Bu dileğin nasıl kabul olduğunu, nasıl birkaç hafta sonra bu köşeye kavuştuğumu inanın ben de hâlâ şaşkınlıkla karşılıyorum. Ama az önce babama “Televizyonun sesini kısar mısın biraz? Yazımı yazmaya çalışıyorum!” diye seslediğimde artık duvar gibi kalın o kapının arkasında kendimin olduğunu fark ettim ve bu saatin benim yazı saatim olduğunu...
Bu köşenin de amacı bu işte...
Açıkçası naneyi kekikten daha iyi yazma hırsı gütmüyorum. Tersine babamın da aynı gazetenin bir başka köşesinde kekiği anlattığını görmek fazlasıyla gurur ve mutluluk verici. Annemin o yaratıcı yarışmasındaki sonuç, hâlâ beni kırmamak için olduğunu düşünsem de, berabereydi.
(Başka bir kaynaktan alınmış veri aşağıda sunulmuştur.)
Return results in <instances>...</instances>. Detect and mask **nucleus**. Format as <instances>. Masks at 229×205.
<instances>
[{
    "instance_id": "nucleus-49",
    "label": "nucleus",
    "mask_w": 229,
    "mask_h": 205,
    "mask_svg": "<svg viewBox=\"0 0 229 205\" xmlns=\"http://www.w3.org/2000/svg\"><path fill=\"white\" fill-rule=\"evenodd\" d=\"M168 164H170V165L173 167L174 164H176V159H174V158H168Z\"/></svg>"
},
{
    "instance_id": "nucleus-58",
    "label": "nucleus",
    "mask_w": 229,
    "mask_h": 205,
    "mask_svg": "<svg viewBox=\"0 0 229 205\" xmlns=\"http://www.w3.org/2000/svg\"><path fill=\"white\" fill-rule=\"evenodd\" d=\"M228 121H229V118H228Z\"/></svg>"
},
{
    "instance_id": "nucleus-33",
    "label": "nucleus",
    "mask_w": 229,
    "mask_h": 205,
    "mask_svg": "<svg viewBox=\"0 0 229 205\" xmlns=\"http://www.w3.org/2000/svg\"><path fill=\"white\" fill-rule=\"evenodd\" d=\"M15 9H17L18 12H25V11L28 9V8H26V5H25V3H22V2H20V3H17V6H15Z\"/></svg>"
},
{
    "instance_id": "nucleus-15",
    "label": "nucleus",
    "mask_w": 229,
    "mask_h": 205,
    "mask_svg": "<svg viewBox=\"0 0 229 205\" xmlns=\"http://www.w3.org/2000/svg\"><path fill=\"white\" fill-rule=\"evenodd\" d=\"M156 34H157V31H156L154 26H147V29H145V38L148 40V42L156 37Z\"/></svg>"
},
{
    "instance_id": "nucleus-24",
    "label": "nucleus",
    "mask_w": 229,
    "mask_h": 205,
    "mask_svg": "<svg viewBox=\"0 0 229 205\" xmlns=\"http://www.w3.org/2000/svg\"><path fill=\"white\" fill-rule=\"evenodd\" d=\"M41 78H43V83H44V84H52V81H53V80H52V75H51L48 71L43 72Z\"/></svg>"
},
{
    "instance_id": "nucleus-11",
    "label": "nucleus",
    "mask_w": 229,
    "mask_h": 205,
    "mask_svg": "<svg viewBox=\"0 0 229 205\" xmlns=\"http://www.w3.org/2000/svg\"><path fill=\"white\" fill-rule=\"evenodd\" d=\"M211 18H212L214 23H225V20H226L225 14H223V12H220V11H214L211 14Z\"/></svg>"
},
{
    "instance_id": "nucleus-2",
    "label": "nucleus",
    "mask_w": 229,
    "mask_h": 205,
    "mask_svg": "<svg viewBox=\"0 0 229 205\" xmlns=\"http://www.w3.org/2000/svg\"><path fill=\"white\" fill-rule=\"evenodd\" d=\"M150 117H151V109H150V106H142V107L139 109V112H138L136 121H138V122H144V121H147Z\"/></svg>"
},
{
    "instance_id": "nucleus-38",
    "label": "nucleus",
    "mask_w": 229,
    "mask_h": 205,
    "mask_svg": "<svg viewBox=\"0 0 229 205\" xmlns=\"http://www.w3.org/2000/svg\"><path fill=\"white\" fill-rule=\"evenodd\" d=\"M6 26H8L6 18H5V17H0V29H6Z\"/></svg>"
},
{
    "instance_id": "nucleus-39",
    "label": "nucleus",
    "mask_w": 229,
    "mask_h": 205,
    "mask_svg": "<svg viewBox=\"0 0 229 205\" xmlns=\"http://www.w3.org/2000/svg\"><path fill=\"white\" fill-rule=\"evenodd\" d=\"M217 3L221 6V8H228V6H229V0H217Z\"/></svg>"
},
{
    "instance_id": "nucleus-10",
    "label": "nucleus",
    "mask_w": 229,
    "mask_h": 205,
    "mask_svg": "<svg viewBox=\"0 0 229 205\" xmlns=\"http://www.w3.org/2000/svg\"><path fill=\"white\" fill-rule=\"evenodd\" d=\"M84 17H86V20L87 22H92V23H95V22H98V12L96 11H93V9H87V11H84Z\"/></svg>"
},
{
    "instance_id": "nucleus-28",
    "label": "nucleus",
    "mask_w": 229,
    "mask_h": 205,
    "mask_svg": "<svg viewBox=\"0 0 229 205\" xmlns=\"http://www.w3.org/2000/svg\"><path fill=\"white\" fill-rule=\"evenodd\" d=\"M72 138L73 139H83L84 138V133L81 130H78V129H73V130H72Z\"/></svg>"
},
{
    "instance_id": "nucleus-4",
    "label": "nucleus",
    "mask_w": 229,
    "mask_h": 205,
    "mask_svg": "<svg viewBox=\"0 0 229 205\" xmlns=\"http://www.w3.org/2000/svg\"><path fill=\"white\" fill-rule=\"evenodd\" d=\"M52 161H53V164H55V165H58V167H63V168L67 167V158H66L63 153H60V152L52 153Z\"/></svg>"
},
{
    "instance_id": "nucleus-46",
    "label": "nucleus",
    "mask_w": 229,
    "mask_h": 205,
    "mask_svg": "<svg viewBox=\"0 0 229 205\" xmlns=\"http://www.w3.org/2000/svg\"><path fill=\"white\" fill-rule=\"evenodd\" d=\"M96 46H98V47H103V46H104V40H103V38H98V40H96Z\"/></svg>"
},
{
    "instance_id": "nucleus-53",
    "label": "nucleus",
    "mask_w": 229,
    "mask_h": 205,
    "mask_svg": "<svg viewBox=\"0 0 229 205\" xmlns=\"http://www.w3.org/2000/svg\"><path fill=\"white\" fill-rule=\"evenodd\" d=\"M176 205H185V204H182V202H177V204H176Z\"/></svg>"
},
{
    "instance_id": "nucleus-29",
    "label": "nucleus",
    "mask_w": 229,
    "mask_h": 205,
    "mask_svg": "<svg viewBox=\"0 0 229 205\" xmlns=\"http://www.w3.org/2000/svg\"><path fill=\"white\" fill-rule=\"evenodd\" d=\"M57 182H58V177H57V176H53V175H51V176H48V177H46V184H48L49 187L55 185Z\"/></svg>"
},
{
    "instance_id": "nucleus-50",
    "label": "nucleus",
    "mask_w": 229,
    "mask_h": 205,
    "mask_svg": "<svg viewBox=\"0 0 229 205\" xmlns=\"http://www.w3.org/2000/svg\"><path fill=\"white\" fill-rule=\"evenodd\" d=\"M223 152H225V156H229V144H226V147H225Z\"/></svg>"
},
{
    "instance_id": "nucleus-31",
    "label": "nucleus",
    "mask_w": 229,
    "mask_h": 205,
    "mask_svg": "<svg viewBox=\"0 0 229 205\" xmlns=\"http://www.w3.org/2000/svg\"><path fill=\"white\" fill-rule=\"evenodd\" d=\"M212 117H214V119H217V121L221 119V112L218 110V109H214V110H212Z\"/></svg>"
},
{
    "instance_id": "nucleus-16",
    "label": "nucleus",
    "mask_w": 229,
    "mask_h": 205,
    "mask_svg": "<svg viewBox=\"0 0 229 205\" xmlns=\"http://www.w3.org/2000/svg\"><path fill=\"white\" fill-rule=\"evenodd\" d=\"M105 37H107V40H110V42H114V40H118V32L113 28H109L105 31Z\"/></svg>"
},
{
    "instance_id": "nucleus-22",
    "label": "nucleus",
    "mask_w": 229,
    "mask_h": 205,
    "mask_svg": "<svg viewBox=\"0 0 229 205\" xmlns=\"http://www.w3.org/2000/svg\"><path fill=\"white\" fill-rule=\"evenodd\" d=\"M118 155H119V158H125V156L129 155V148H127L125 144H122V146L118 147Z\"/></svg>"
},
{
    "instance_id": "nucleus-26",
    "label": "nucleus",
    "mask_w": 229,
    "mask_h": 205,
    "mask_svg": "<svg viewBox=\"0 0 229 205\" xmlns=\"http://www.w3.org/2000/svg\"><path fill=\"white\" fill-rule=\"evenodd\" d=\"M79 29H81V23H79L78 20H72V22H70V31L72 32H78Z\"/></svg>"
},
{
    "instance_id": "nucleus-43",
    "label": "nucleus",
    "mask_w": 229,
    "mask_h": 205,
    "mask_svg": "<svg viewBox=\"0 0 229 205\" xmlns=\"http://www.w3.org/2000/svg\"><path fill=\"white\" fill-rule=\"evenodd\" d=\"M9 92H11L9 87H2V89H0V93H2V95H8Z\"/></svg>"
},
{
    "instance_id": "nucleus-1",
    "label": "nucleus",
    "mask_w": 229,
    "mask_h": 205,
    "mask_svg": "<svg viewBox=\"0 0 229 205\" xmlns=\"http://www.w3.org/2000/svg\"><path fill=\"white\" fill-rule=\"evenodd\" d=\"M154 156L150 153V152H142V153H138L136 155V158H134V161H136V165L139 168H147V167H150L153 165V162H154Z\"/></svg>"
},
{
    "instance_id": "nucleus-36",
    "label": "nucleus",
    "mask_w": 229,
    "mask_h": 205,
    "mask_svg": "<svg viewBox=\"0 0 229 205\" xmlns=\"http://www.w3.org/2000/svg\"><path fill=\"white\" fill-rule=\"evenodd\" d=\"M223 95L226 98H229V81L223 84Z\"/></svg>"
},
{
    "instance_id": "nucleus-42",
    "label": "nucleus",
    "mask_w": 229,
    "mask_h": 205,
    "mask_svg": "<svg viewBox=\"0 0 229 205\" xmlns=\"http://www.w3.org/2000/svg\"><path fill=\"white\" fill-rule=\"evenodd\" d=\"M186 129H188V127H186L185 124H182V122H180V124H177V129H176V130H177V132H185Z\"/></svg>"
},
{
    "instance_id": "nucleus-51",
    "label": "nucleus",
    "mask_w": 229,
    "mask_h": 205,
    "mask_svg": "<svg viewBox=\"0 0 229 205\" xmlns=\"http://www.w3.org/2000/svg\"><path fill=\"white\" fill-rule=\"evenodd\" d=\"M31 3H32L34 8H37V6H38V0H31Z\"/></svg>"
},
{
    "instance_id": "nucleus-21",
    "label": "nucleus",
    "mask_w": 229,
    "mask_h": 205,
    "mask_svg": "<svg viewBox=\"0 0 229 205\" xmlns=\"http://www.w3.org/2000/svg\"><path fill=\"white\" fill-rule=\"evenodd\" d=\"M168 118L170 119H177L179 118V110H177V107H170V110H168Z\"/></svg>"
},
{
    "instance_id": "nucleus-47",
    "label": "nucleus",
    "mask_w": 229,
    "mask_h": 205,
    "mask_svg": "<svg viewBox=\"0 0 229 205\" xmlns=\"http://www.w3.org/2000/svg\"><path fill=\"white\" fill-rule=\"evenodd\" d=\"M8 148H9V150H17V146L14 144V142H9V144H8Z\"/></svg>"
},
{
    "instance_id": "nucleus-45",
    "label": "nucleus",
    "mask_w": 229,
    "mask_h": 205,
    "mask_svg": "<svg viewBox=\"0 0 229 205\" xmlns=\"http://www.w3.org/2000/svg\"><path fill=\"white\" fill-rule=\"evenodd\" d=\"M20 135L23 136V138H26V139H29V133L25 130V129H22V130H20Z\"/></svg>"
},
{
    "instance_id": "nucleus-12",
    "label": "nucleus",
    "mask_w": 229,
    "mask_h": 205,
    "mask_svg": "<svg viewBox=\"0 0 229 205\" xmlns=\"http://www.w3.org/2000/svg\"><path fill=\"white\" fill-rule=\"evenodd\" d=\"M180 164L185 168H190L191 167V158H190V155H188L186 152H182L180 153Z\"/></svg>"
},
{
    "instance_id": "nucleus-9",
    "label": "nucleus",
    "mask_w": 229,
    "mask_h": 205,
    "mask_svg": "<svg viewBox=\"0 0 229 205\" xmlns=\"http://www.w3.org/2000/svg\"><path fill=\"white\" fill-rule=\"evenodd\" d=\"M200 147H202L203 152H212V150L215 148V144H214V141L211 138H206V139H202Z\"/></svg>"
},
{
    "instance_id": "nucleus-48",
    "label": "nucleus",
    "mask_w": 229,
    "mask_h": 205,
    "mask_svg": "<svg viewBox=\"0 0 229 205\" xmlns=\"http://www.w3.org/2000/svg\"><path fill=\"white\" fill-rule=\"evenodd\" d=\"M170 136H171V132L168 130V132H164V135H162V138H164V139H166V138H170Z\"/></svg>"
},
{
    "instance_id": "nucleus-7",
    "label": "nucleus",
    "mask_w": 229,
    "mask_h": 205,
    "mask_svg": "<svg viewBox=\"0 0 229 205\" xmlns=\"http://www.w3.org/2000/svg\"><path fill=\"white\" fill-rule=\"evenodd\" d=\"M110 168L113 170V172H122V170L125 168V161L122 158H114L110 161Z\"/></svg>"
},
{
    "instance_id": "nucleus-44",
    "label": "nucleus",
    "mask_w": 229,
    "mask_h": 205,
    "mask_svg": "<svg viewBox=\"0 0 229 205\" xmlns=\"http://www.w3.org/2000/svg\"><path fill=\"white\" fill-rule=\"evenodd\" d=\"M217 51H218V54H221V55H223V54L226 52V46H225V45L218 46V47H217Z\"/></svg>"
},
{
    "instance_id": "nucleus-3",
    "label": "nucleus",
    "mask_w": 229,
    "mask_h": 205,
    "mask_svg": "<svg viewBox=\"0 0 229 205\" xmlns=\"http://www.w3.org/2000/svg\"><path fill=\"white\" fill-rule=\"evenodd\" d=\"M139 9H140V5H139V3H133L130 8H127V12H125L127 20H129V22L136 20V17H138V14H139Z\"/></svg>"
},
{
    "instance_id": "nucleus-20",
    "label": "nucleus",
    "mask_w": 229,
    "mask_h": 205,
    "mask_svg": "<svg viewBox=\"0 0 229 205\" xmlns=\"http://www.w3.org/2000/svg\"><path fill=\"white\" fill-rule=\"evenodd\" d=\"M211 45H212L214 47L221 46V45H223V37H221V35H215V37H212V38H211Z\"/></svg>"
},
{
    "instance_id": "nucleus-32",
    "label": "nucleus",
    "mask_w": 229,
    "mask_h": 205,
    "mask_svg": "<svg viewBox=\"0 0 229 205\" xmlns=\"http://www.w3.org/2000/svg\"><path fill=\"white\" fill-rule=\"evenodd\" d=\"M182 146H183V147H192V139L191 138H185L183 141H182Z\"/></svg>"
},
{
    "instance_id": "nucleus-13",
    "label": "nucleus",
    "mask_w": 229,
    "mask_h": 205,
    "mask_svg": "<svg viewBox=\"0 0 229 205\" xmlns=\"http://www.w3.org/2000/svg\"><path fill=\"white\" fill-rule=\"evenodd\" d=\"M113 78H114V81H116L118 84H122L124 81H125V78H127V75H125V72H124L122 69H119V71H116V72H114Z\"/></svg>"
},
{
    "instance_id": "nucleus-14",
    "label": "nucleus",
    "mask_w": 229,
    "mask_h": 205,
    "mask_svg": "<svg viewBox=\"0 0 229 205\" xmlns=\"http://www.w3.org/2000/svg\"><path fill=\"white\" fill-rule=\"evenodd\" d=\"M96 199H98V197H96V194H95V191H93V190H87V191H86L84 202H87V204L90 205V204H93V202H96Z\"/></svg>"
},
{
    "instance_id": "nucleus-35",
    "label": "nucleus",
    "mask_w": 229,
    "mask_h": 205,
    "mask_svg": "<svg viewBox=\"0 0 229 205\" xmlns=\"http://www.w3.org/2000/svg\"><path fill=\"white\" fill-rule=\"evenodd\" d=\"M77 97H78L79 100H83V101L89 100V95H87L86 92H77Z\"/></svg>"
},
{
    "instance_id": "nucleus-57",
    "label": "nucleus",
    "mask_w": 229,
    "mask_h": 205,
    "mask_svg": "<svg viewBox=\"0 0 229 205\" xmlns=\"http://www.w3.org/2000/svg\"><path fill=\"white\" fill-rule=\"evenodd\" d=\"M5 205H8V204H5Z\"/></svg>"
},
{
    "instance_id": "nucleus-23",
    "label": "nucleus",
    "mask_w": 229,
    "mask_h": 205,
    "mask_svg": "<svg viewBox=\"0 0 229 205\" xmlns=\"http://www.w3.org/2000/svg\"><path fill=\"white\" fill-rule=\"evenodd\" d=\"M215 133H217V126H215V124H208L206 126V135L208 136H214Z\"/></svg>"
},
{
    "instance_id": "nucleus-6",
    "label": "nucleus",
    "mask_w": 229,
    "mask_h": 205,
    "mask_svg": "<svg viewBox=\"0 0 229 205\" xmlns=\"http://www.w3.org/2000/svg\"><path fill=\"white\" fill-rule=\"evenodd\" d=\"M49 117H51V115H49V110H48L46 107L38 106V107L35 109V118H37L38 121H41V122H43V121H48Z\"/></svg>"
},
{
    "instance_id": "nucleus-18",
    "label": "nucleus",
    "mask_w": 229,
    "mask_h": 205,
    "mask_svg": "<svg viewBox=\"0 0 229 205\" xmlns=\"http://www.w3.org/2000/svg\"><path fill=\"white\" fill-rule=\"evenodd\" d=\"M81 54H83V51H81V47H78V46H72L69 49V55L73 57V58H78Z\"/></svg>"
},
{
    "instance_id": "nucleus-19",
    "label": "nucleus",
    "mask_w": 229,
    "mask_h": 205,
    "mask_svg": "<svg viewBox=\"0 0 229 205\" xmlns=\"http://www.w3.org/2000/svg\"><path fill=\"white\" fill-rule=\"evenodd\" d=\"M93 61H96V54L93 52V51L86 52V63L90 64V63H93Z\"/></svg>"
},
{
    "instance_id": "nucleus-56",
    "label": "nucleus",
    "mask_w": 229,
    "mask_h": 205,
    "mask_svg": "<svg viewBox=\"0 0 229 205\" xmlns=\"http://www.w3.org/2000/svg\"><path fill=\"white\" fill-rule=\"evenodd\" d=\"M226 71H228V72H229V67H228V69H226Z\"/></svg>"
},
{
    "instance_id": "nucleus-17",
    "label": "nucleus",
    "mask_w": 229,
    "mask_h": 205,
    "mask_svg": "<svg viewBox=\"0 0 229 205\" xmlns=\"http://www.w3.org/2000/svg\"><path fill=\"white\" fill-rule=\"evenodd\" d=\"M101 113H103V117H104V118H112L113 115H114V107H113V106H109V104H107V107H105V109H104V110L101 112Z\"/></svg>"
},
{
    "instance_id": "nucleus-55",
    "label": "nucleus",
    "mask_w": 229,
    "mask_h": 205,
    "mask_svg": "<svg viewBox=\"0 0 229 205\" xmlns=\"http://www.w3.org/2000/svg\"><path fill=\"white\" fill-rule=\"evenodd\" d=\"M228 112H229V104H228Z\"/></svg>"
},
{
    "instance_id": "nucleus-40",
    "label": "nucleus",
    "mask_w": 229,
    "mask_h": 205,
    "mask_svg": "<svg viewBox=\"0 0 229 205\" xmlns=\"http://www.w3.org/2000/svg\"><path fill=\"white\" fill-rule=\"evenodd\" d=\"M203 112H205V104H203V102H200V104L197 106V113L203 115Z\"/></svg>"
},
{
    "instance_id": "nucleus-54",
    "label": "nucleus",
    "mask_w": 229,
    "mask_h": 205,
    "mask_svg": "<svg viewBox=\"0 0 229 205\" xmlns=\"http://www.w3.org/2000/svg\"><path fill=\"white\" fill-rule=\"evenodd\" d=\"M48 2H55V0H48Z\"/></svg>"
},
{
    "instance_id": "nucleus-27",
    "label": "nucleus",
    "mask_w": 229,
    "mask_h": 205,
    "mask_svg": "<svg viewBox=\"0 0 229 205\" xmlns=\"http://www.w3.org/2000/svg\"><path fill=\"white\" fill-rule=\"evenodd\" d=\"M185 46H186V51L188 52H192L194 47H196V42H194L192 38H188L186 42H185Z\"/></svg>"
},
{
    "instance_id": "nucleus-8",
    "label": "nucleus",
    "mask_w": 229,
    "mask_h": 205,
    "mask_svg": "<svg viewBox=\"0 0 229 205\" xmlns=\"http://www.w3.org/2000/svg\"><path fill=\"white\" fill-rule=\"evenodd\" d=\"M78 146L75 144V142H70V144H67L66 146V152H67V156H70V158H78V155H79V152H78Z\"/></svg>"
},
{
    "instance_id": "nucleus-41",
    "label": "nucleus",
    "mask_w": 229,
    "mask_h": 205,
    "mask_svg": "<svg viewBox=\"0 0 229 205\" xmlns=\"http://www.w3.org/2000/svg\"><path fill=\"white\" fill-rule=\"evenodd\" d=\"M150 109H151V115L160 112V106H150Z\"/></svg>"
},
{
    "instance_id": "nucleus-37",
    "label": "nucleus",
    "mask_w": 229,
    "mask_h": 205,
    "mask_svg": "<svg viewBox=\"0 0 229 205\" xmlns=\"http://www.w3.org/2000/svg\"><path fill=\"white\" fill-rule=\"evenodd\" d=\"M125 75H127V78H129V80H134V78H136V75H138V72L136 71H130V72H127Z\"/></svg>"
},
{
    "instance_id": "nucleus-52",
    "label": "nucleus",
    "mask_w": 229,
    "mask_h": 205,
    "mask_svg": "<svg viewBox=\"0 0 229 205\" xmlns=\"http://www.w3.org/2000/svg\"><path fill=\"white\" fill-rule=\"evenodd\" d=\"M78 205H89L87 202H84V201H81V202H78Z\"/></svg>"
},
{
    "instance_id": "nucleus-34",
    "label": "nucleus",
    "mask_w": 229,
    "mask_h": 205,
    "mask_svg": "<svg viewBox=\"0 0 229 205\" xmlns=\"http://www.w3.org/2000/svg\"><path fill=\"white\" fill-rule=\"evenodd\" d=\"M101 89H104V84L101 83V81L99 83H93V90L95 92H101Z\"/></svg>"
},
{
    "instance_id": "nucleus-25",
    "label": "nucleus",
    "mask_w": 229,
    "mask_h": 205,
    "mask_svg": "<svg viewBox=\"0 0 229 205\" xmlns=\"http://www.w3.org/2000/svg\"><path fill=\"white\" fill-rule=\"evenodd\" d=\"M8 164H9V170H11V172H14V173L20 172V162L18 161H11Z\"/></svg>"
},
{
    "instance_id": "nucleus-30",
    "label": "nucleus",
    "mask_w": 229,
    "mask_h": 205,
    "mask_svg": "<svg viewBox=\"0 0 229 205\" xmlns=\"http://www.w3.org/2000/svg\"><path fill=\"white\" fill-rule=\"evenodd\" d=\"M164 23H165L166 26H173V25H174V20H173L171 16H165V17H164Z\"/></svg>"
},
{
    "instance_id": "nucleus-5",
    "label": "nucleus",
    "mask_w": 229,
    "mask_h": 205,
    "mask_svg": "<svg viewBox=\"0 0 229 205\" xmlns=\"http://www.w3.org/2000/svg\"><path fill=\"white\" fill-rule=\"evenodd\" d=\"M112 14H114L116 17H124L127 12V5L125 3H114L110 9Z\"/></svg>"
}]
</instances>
Özelde yazının, genelde sanatın çok sevdiğim bir yanı var, o da üstünlük arayışından yoksun oluşu. Üstünlükle değil özgünlükle sivrilmesi...
Olabildiği kadar özgür, fazlasıyla özgün olmasını dilediğim bir sığınaktı yazı benim için. Bugün o sığınağın kapılarını sizlere açıyorum. Eminim sizinle zenginleşecek, günden güne parlayacak. Bana “Hoşgeldin” diyen Milliyet ailesine büyük bir “Hoşbulduk” da benden! Büyük bir keyif olacak burada yazmak benim için.
Haftaya buluşmak üzere, hepinize keyifli pazarlar!